Factor Graphs and GTSAM:A Hands-on Introduction

This is an updated version of the 2012 tech-report Factor Graphs and GTSAM: A Hands-on Introduction by Frank Dellaert. A more thorough introduction to the use of factor graphs in robotics is the 2017 article Factor graphs for robot perception by Frank Dellaert and Michael Kaess.

## Overview

Factor graphs are graphical models (Koller and Friedman, 2009) that are well suited to modeling complex estimation problems, such as Simultaneous Localization and Mapping (SLAM) or Structure from Motion (SFM). You might be familiar with another often used graphical model, Bayes networks, which are directed acyclic graphs. A factor graph, however, is a bipartite graph consisting of factors connected to variables. The variables represent the unknown random variables in the estimation problem, whereas the factors represent probabilistic constraints on those variables, derived from measurements or prior knowledge. In the following sections I will illustrate this with examples from both robotics and vision.
The GTSAM toolbox (GTSAM stands for “Georgia Tech Smoothing and Mapping”) toolbox is a BSD-licensed C++ library based on factor graphs, developed at the Georgia Institute of Technology by myself, many of my students, and collaborators. It provides state of the art solutions to the SLAM and SFM problems, but can also be used to model and solve both simpler and more complex estimation problems. It also provides a MATLAB interface which allows for rapid prototype development, visualization, and user interaction.
GTSAM exploits sparsity to be computationally efficient. Typically measurements only provide information on the relationship between a handful of variables, and hence the resulting factor graph will be sparsely connected. This is exploited by the algorithms implemented in GTSAM to reduce computational complexity. Even when graphs are too dense to be handled efficiently by direct methods, GTSAM provides iterative methods that are quite efficient regardless.

## 1 Factor Graphs

Let us start with a one-page primer on factor graphs, which in no way replaces the excellent and detailed reviews by Kschischang et al. (2001) and Loeliger (2004). Figure 1: An HMM, unrolled over three time-steps, represented by a Bayes net.

**Data below:**
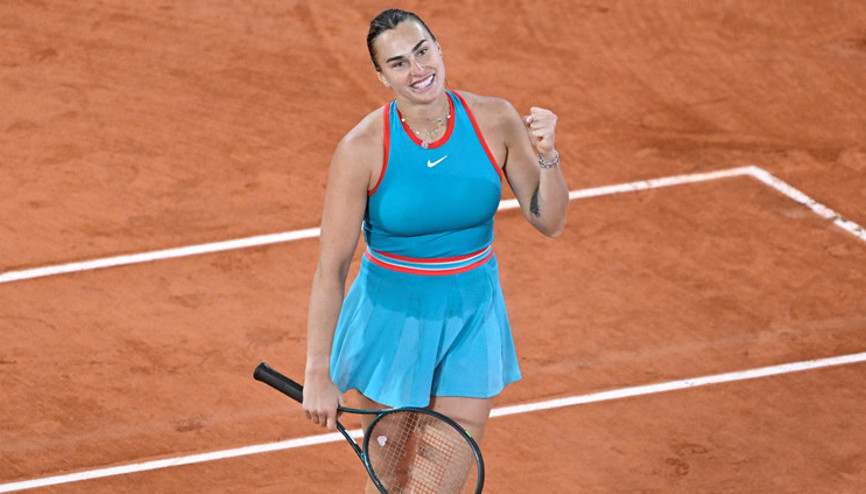 Fransa Açıkta Aryna Sabalenka finale yükseldi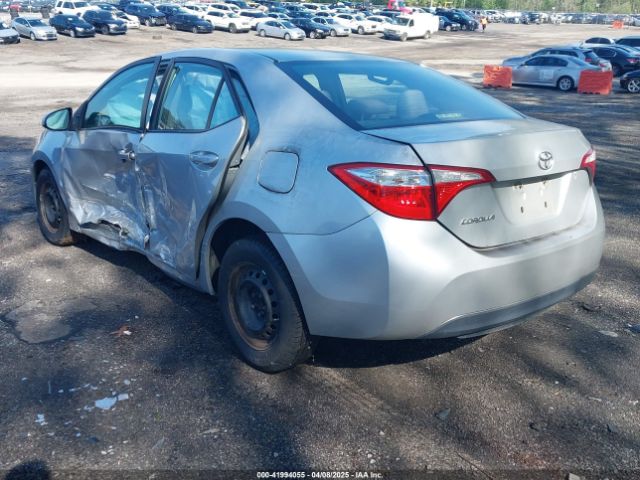 5YFBURHE2EP117643 Toyota COROLLA L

**Instructions for the task:**
Copy the factor graphs and GTSAM text, beginning at the words "## 1 Factor" and stopping after "a Bayes net.", and substitute "overview" for "primer". This data comes from a source other than the text.

**Answer space:**
## 1 Factor Graphs

Let us start with a one-page overview on factor graphs, which in no way replaces the excellent and detailed reviews by Kschischang et al. (2001) and Loeliger (2004). Figure 1: An HMM, unrolled over three time-steps, represented by a Bayes net.